A Long Term Plan for children’s critical care
A manager of the South East England Paediatric Networks looks at the Long Term Plan and what it means for critical care and specialised surgery for children:
The NHS Long Term Plan has outlined how over the next five years services will evolve to meet the changing needs of patients.
Our region has been selected as an ‘implementation test site’, as part of the Specialised Commissioning review of paediatric critical care and specialised surgery in children aimed at ensuring that children and young people can access high quality services as close to home as possible.
To ensure that there will be enough capacity to provide the right care for critically ill children at peak times, now and in the future, the review has advocated that hospitals in each region need to work together in networks – ODNs or operational delivery networks – that co-ordinate capacity and resources.
With clinical colleagues, I co-ordinate the network for our area.
Hospitals across south London and the south east have been working together for many years, but we are formalising how we collaborate to meet the challenges to our critical care services. Paediatric critical care covers a range of services, with intensive care offering the highest level of support.
Although paediatric care is delivered in most hospitals, intensive care facilities for children are concentrated in specialist hospitals. In south east England, there are three specialist hospitals in London: King’s College Hospital, Evelina London Children’s Hospital and St George’s Hospital.
This means that children from across the region covering South London, Kent, Surrey and Sussex have to travel to London if they need intensive care. While children are in intensive care it can disrupt the whole family with everyone missing school and work, particularly if they have to travel long distances, so it’s important we move children from intensive care into a hospital closer to home as soon as is safely possible.
There are several very good reasons why it’s so important to start looking at how we can work more collaboratively.
The number of children requiring critical care continues to rise, and increasingly a number of these children have very complex, and potentially life-limiting, health conditions. Some need intensive care following major interventions such as heart surgery or cancer treatment. For other children, their health concerns are a longer-term issue. Medical advancements mean that far more children with life-limiting conditions or disabilities are surviving, and some of these children will continue to need high levels of support, including long-term ventilation or tube feeding.
No parent would choose for their child to be growing up in hospital, and so we need these vulnerable children to live the fullest life possible at home or as close to their family as possible.
If hospitals can work together to better understand bed capacity across our whole patch, we hope that we’ll be able to manage this more effectively. If there are insufficient intensive care beds, children have to travel out of the region, which means even longer journeys for families. But this isn’t a case of just providing more intensive care beds, as we need to ensure that we have the right support available outside of paediatric intensive care units to ensure that all children requiring intensive care can access facilities locally.
Staffing is also a real concern with shortages across the country, so we need to find a different way of working but although the challenges are daunting, we are already beginning to explore some potential solutions.
We’re looking at developing new, more flexible, roles where staff can work in different organisations, depending on when and where they’re needed. To facilitate this we are looking at the training available and ways of sharing expertise to meet the demands of working in critical care services.

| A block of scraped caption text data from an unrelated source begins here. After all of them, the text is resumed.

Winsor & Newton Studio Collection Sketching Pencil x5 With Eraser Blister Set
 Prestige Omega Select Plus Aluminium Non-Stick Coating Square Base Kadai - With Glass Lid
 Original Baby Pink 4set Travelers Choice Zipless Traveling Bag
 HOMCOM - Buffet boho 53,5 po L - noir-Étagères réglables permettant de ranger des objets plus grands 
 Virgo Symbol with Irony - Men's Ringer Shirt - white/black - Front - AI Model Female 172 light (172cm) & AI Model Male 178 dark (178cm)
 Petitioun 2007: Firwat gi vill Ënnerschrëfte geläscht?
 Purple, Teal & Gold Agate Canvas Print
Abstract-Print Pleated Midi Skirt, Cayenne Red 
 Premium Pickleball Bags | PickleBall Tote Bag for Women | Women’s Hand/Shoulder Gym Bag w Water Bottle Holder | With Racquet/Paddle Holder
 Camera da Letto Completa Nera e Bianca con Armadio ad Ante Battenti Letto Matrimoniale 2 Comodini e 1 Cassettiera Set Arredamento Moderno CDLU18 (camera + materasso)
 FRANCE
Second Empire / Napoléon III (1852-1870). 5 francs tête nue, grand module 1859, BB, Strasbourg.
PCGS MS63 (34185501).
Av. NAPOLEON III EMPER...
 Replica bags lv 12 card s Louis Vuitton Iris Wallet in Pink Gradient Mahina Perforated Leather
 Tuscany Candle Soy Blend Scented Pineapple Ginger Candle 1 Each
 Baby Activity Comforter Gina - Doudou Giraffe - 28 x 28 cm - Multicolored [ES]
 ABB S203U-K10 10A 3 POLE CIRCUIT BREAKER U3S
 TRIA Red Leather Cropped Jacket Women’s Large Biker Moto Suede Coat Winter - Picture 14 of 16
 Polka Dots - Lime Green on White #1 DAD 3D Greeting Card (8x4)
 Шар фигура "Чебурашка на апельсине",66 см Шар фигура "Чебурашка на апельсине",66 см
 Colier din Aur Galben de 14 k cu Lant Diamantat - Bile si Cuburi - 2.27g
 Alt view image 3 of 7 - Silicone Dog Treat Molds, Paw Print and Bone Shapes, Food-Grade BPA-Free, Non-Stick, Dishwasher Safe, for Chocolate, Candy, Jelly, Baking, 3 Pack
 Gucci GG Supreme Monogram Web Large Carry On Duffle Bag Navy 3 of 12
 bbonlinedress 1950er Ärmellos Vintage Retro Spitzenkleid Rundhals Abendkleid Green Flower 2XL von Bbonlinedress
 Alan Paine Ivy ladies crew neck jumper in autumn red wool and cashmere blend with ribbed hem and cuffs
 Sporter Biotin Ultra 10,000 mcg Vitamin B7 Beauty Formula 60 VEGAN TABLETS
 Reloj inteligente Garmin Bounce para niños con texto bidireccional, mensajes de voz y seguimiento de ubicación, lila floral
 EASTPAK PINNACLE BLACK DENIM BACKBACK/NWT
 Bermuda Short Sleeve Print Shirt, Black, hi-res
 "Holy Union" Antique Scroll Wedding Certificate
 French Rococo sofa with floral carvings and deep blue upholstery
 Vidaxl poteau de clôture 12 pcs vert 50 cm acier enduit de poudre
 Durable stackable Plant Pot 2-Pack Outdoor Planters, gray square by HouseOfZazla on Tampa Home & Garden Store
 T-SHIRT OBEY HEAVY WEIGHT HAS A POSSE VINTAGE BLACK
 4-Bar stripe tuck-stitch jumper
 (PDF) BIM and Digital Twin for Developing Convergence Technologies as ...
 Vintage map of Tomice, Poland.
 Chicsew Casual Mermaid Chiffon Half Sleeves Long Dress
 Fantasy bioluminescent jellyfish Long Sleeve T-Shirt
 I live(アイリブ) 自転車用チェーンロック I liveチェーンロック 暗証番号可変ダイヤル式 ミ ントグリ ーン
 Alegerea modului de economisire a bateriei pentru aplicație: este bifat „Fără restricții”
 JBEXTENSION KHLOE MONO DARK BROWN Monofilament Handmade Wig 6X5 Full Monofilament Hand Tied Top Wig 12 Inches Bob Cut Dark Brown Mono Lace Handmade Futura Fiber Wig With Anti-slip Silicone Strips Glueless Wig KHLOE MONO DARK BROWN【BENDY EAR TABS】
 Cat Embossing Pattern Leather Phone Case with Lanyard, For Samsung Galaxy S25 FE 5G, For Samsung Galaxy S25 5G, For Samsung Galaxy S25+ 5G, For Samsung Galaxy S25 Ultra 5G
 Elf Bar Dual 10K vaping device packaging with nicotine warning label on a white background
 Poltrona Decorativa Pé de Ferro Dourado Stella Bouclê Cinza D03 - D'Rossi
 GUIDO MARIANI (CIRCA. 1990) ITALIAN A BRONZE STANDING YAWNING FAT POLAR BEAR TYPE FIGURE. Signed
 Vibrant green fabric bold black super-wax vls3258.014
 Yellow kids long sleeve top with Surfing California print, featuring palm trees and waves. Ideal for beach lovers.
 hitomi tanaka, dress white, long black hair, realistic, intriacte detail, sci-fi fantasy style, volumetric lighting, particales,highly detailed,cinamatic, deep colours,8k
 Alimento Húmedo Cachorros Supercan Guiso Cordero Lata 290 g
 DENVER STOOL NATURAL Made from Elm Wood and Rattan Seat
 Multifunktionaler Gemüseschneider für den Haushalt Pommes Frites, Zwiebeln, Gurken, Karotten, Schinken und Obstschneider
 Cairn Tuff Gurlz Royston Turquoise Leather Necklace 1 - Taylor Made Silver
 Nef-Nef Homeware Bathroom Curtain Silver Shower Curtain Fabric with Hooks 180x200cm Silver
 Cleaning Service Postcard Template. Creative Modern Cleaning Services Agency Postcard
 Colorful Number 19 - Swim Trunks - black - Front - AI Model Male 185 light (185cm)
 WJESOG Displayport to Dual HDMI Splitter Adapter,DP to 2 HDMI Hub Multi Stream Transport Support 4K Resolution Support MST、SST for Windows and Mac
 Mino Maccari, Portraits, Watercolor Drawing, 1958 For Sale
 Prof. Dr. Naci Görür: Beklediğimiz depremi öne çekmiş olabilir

We’re also beginning to look at the current pathways of care for children, and how they can be improved – so that when children really need support, they get it while being able to get safely home as soon as possible.
As part of this, we are gathering together staff from across our region to talk about these issues in more detail and to plan how we’re going to solve them, alongside the families that we serve.
Our Paediatric Critical Care ODN is currently being established, with strong clinical leadership, engagement from commissioners and managers, and patient involvement, to find new ways of working that keep children and their families at the heart of everything we do.